My point was more that the "if you don't like your job, you can easily leave" isn't as much of an option for people as many think. If you can manage to get through the interview cancer, you still run the risk of your next job being equally as bad, or worse than before.
I don't think unions are going to be much use here, however, and they may even make things worse. Raising the industry-average cost of an employee means fewer jobs in the industry, meaning even more difficulty for an employee to "just get a job elsewhere if you don't like it".
This is an industry founded upon the principles of innovation and invention, is it not? Perhaps tech can invent a union that can overcome issues found in the unions of the past.
> This is an industry founded upon the principles of innovation and invention, is it not? Perhaps tech can invent a union that can overcome issues found in the unions of the past.
Throughout human history, unions are one of the few ways that ordinary citizens can actually stand up against concentrated power (democracy, revolutions are some other ways). Rather than trying to invent something new, maybe study the past a bit more.
It's the same principle which professional organizations use to keep compensation high for doctors and lawyers: set a limit on the number of entrants.
Restricting entry is a fundamental feature of unions: it protects those who are already in industry at the expense of potential new employees who might otherwise come in and undercut wages.
That said if you want to standardize the admissions process, a professional organization is a tried and true way to accomplish this: doctors and lawyers take a standardized test, become accredited, and can take on any job without being grilled for their technical skills.
Perhaps, but all of this talk about forcing licensing and certification to restrict engineering labor supply seems to fly in the face of the actual unionization efforts in the OP- the workplace improvements are mostly about addressing HR-related complaints and building a better environment, not pay raises:
There's plenty of issues in the tech industry that a union or some other professional association or guild (or even the IEEE, with teeth) could address that have nothing to do with giving developers higher wages.
Ah, the good old "those corporate boomers elsewhere are uncreative and therefore we'll beat them easily" trope. It's certainly possible, but I have doubts that the generation of scrum teams and open-space offices will solve unions. Innovation is hard no matter who is doing it, and most of the "innovation" seen in the valley is just applying existing solved problems to economies of scale, made possible by advancements in the supply chain (such as the SaaS paradigm).
Tech is an industry that believes it can disrupt everything from hotels and taxis to space travel to food and nutrition to the very concept of money.

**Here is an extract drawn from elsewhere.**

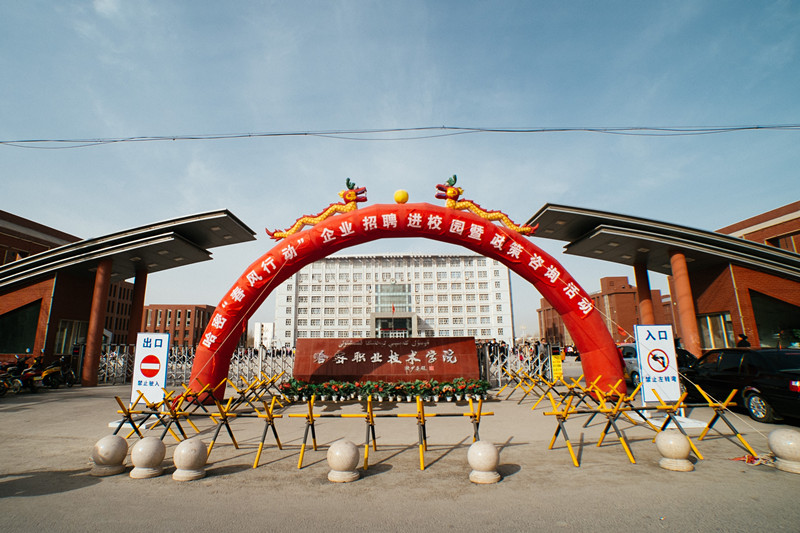  p>哈密职业技术学院(hami polytechnic )是一所全日制公办专科层次的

Not to mention the speculative life sciences companies, those who presume to be in the business of disrupting death itself.
I just find it amazing that a community so wrapped up in its own hubris always seems throws up its hands when the subject of labor relations comes up, insisting that no further improvement is possible. (Also of amusement is that KS, a crowdfunding startup, is ostensibly is about disrupting how goods are created and sold). So perhaps the industry is selective about what it believes tech is capable of inventing?
Also, a tech union wouldn’t be an advocate of open offices or the overuse of scrum, if the HN commentariat is representative of industry workers.